In case you did not notice, the FAA, State Department (Department of Transportation), and the European Aviation Safety Agency (EASA) entered into another aviation bilateral agreement in June. This new agreement is called the Bilateral Aviation Safety Agreement (BASA).

You may also recall that recently Mary Peters, Secretary of Transportation, signed an agreement which is described as the “open skies” agreement that essentially allows the European Union (EU) airlines unfettered access to our U.S. market. In addition, there are many more details to that agreement that do not bode well for our industry. A previous article, Open Skies-European Union – United States Air Transport Agreement (July 2007), touched on that subject. At that time the EU Vice President for Transport stated, “the objective of our negotiations will be additional traffic rights (for the EU) and fewer (read that as no) restrictions on European ownership and control of U.S. air carriers.”

This is all done in the name of harmonization. But make no mistake about it … there are some serious implications floating out of this current arrangement that seem to look more and more like an effort by EASA to create a single management agency for all of world aviation.

As you might have guessed by now, the EASA is essentially an organization that only recently was founded to do the same thing as our FAA, but more so. EASA continues to grow by leaps and bounds and has a major presence in Washington, D.C., in order to lobby aggressively for its continued intrusion into our aviation activities. Now, by merging its safety activities with the various countries belonging to the EU (27 at last count), EASA continues its relentless move to control the aviation activities of more and more countries around the world, and more importantly, I believe, will continue to threaten the independence of the FAA.

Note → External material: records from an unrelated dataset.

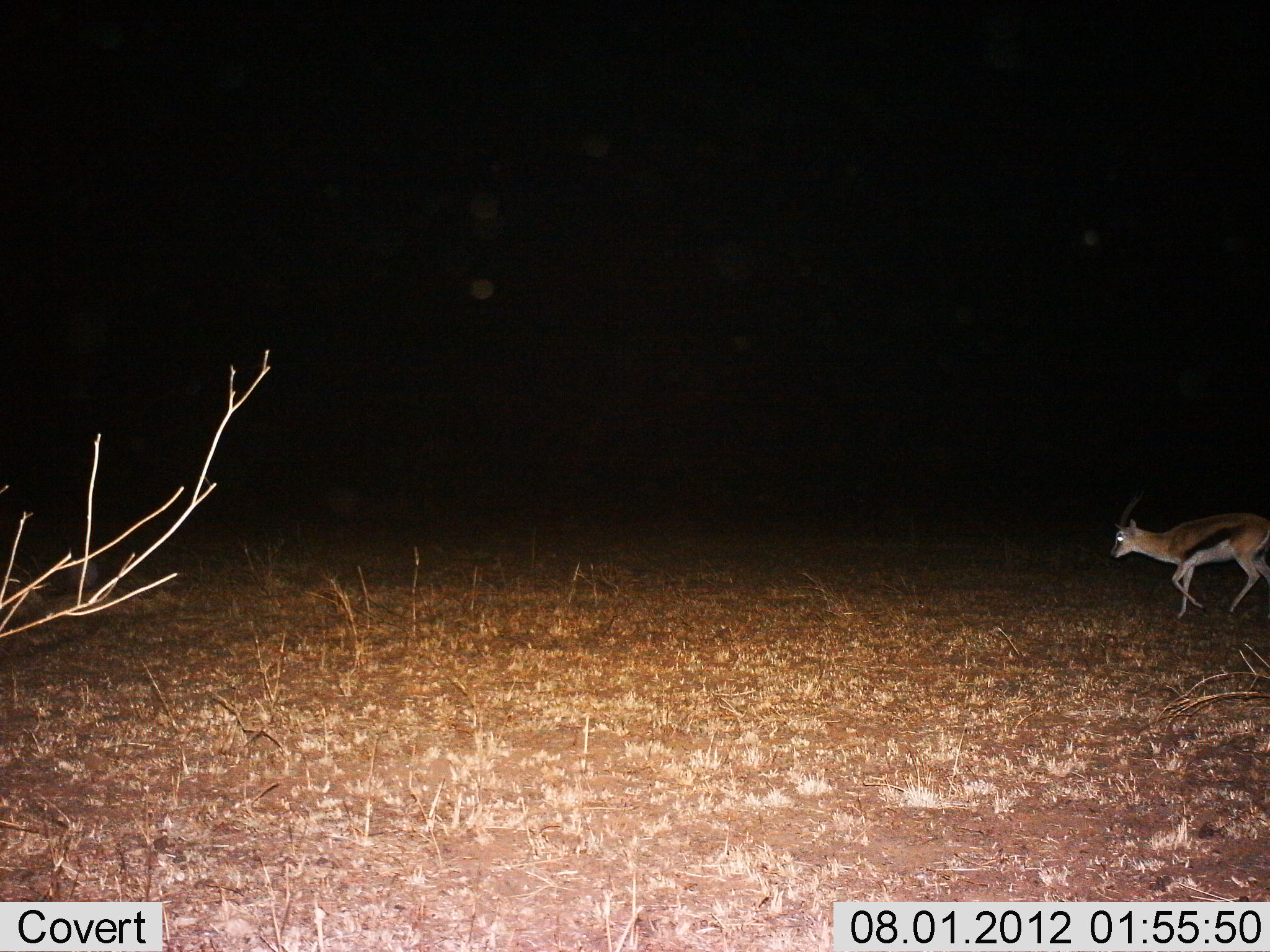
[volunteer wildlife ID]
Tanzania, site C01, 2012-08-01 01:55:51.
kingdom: Animalia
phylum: Chordata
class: Mammalia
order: Artiodactyla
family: Bovidae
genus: Eudorcas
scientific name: Eudorcas thomsonii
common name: thomson's gazelle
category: gazellethomsons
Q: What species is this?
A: Gazellethomsons (thomson's gazelle) (Eudorcas thomsonii).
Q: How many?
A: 1.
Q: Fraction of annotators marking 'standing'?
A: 10%.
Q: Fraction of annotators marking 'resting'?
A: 0%.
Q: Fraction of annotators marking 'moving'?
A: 90%.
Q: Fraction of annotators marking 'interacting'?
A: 0%.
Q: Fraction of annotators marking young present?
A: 0%.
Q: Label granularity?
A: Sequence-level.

This latest bilateral agreement, BASA, was signed by our FAA Administrator and the European Commissioner for Air Transport, Antonio Tajani.

The agreement expands the relationship of the FAA and EASA to now include exchange of what may be confidential safety information (proprietary to air carriers) with EASA and whoever else in Europe has access to this information. Not only will the information be exchanged freely, but included is a reciprocal acceptance of safety (crash reports) findings regarding design and manufacturing problems, continued airworthiness issues, and inspection and oversight of repair stations. Does this mean that the EASA will be inspecting U.S. repair stations as well as its own? The FAA says that it will be relieved of the oversight responsibility on our aircraft regarding maintenance and design certification work on U.S. aircraft in Europe. Just what is this supposed to mean? The FAA goes on to say that the agreement will create a better harmonized safety system. There’s that word again.

The reports I have read concerning the acceptance of this agreement related some reservations by U.S. manufacturers regarding the fees that EASA was going to charge for “its” service in providing what the agreement calls for — by way of attention to the job of looking after U.S. interests in Europe and elsewhere, I presume. It’s like becoming a member of a big club that we really don’t need and the dues are becoming oppressive.

Have any of the politicians even asked why we need these people and why we should have to pay for services that we can do very well by ourselves? I, for one, am continually amazed at how our politicians (and I include FAA administrators) continue to give away our jobs to European organizations without any thought on the impact here at home. All the FAA employees and others may soon be working for the Europeans and be subject to their rules and regulations without even knowing it’s happening.